What this exercise asks:
1) From the McCormack family post, copy the passage starting with "Elizabeth McCormack behind" and going on through "November McCormack family birthdays!".
2) In the McCormack family post, what did Elizabeth McCormack buy in Mio, Michigan after her husband died?

***** Page text *****

The final woman that I would like to tell you about is Elizabeth Jane (Rohr/Dimmick) McCormack. I have written about her before – Celebrating Women’s History Month – Elizabeth J. (Rohr) Dimmick McCormack – but I will try to briefly tell you about her. Her story is very impressive. Very. She had married Edward J. McCormack, son of Michael and Catherine in 1886. In 1898, he died. At the time, they had four children. Here’s the kicker. She was pregnant with their last child. Northern lower Michigan in the winter is not a nice place. For a young woman with four children and another one on the way, it can be brutal. Well, she bought a general store in Mio, Michigan and raised her kids. She never remarried either. To top everything off, when she was 69, she “adopted” her two of her granddaughters. They were 7 years old and younger. Something else, huh? I thought so too.

Elizabeth J. Rohr McCormack

Elizabeth McCormack behind the counter of her general store

I don’t want to have “favorites” here, but Catherine McCormack and her daughter-in-law, Elizabeth Rohr McCormack are two very impressive women. I am very proud that they were a part of the McCormack legacy.

I would like to mention two additional women. My mother and sister. My mother is something special. My sister is something else too. She and her husband had four kids of their own. About 5 or 6 years ago, they adopted three sisters.

Happy Mother’s Day to the women that I talked about here and to the rest of the McCormack mothers that I couldn’t mention due primarily to time and space!

I would like to thank you and everyone else for stopping by! I hope you learned something new and special.

Belated November McCormack family birthdays!

I know that it isn’t November any more, but I still wanted to remember the following people because if you are forgotten you are truly dead and I don’t want these people to be forgotten. So I apologize to them and to my readers for not getting this post done when I should have.

Here are the November birthdays that happened in the McCormack family.

***** Data shown *****

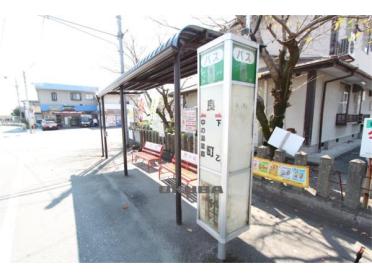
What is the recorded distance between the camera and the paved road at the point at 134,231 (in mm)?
2533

*****

Exercise answers:
1)
Elizabeth McCormack behind the counter of her general store

I don’t want to have “favorites” here, but Catherine McCormack and her daughter-in-law, Elizabeth Rohr McCormack are two very impressive women. I am very proud that they were a part of the McCormack legacy.

I would like to mention two additional women. My mother and sister. My mother is something special. My sister is something else too. She and her husband had four kids of their own. About 5 or 6 years ago, they adopted three sisters.

Happy Mother’s Day to the women that I talked about here and to the rest of the McCormack mothers that I couldn’t mention due primarily to time and space!

I would like to thank you and everyone else for stopping by! I hope you learned something new and special.

Belated November McCormack family birthdays!

2) A general store.